Data extract:
= = = = =

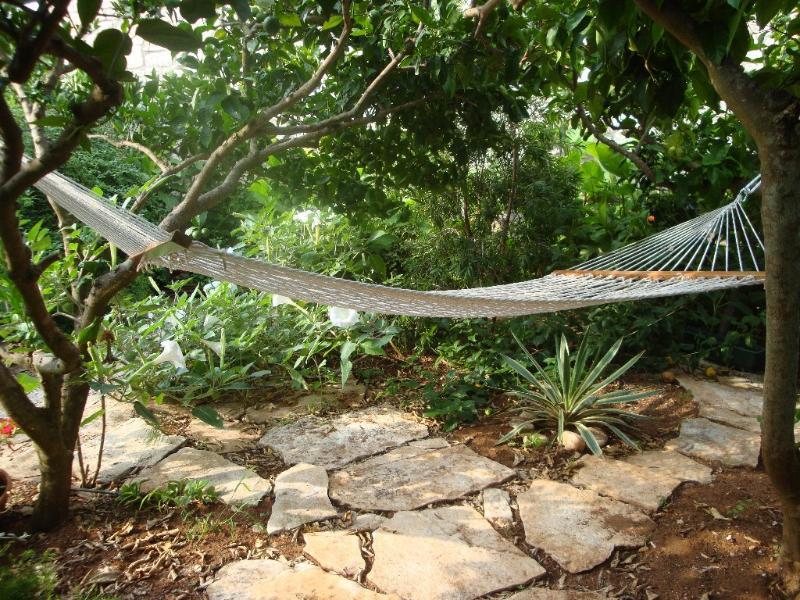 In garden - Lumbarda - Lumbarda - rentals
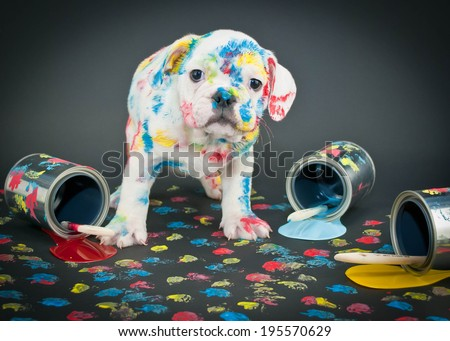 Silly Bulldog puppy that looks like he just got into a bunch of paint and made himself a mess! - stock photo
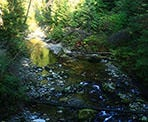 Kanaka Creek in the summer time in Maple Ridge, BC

= = = = =

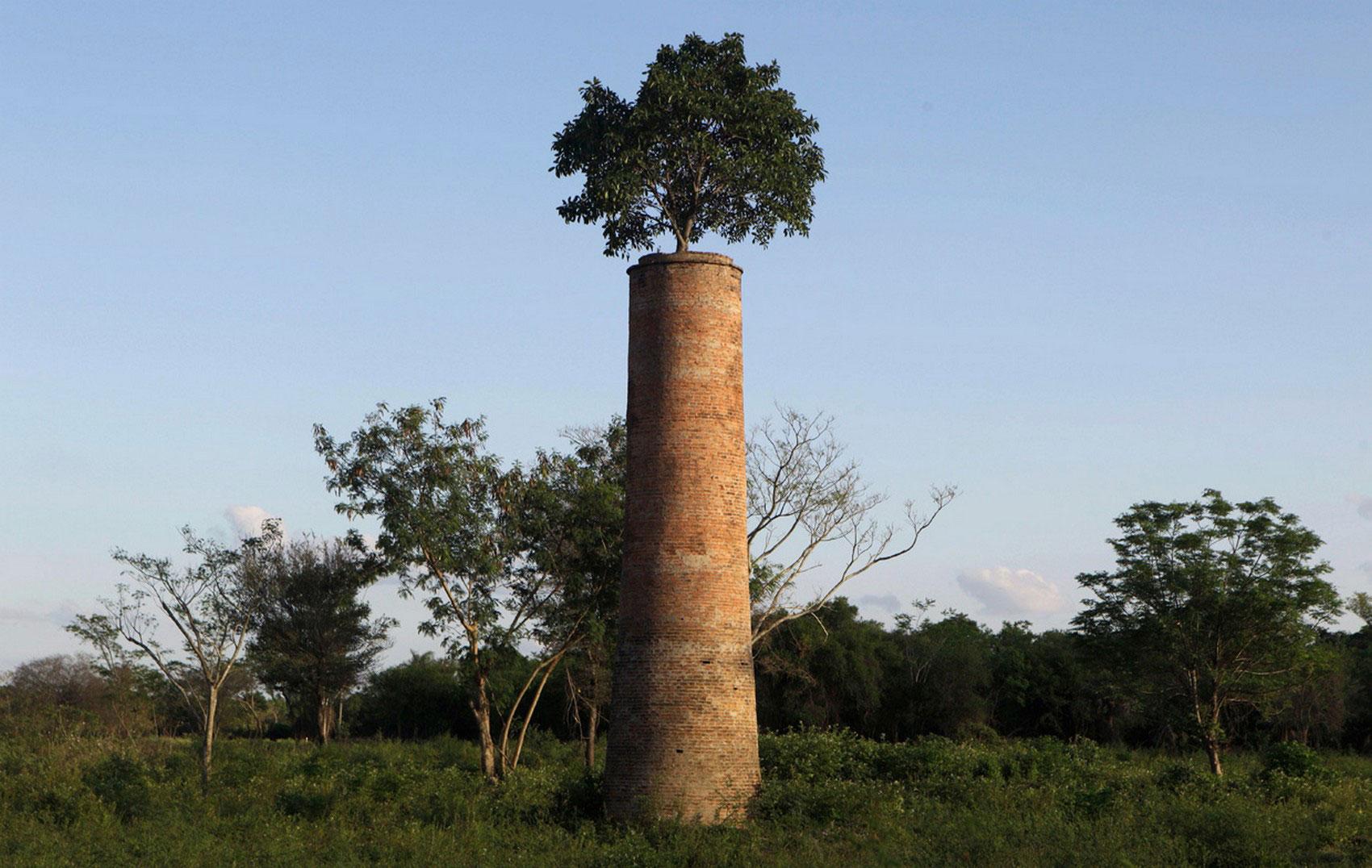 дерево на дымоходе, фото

= = = = =

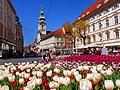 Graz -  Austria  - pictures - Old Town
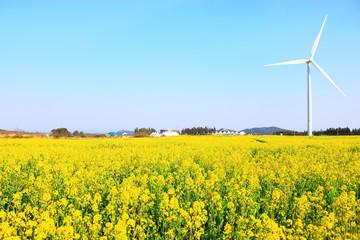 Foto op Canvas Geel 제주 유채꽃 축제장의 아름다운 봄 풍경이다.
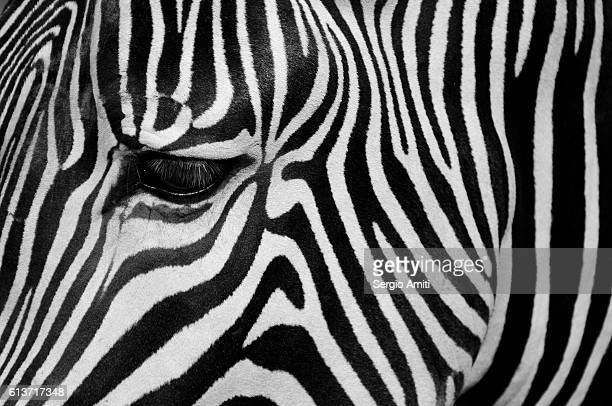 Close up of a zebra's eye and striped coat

= = = = =

Brief:
From the records above, extract the lines from the one holding "In garden - Lumbarda - Lumbarda - rentals" through the one holding "Kanaka Creek in", word for word; omit the pictures.

Task output:
 In garden - Lumbarda - Lumbarda - rentals
 Silly Bulldog puppy that looks like he just got into a bunch of paint and made himself a mess! - stock photo
 Kanaka Creek in the summer time in Maple Ridge, BC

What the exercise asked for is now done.